My last review of an Ensemble 360 concert ended with a plea to Scarborough music lovers to pack the theatre for a forthcoming Cropper , Welsh, Roscoe recital. Sadly, the 2015 evening opened with an appreciation of founder member of The Lindseys and frequent performer at the Stephen Joseph, Peter Cropper, who died last week.
Seldom have I found it so easy to review a concert. Quite simply, the playing and the engagement of the Ensemble 360 musicians was astonishing.
The only question I could raise would be about the programming: was it wise to schedule the Dvorak first? When spontaneous applause breaks out from an experienced audience between movements, you know that something special is happening. If that is the first response you arouse, is it possible to continue the rest of the concert at that elevated level?

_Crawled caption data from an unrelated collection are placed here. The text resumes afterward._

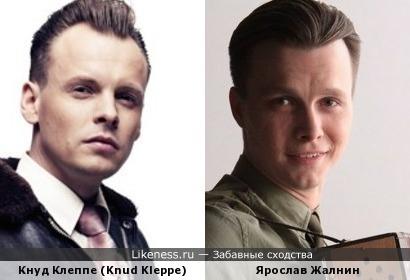 Кнуд Клеппе и Ярослав Жалнин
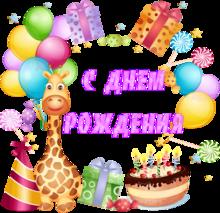 С Днем рождения от жирафчика картинки смайлики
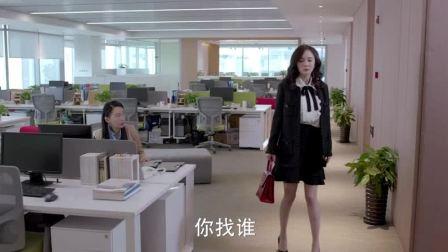 谈判官:女强人职业装惊艳出场,任职仪式太刺激,真是公司的宠儿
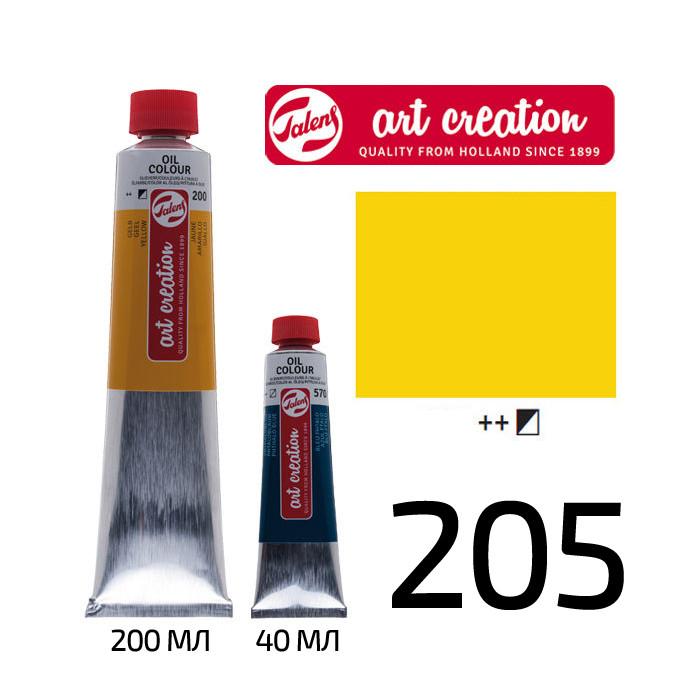 Краска масляная Royal Talens ArtCreation (205) 40мл лимонный желтый (8712079365219)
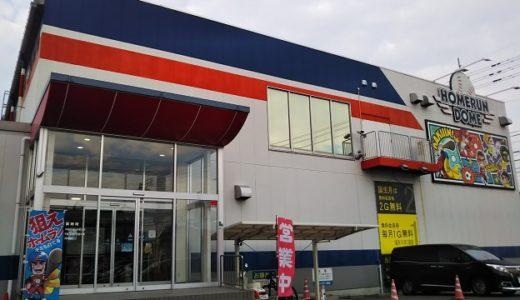 ホームランドーム松山店でバッティングセンターなどアクティブに遊ぶ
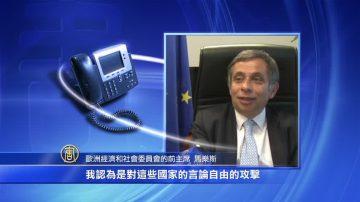 中共施壓 歐盟官員指軟性恐怖主義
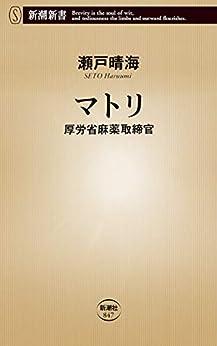 [瀬戸晴海]のマトリ―厚労省麻薬取締官―(新潮新書)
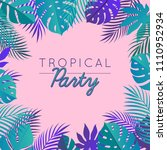 pink tropical party summer... | Shutterstock .eps vector #1110952934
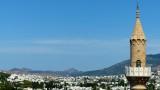 Bodrum Skyline View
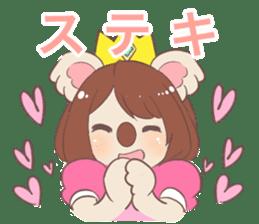 Koala Princess sticker #12248926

At the interval, there was much speculation that the five players in the Dvorak Quintet No 2 Op 81, were playing in Peter Cropper’s honour. Certainly, something was driving them to extraordinary heights. The viola and cello were particularly rich in tone and the well-loved Scherzo paid due respect to the folk melody from which it was derived.
In whatever form he appears on a programme, Dvorak rarely disappoints.
Three of the Qintet players morphed into the violin, viola and cello parts of the Mozart Flute Quartet in C K285b. Juliette Bausor’s flute provided the soprano voice for this relatively short piece. From this point on, it became clear that the leader for the evening was Benjamin Nabarro on first violin.
The final piece brought seven members of Ensemble 360 on stage for the Beethoven Septet. Again, the playing was animated and energetic, but precise. The Septet is early Beethoven and he was famously dismayed by its success as he felt it overshadowed his later work. The horn sections were well handled by Naomi Atherton and Lauren Durantel provided visual drama as well as double bass support.
Even within the separate pieces, the audience were treated to music of variety, challenge and charm. Ensemble 360 is based in Sheffield, so they know Yorkshire priorities: we certainly got our money’s worth.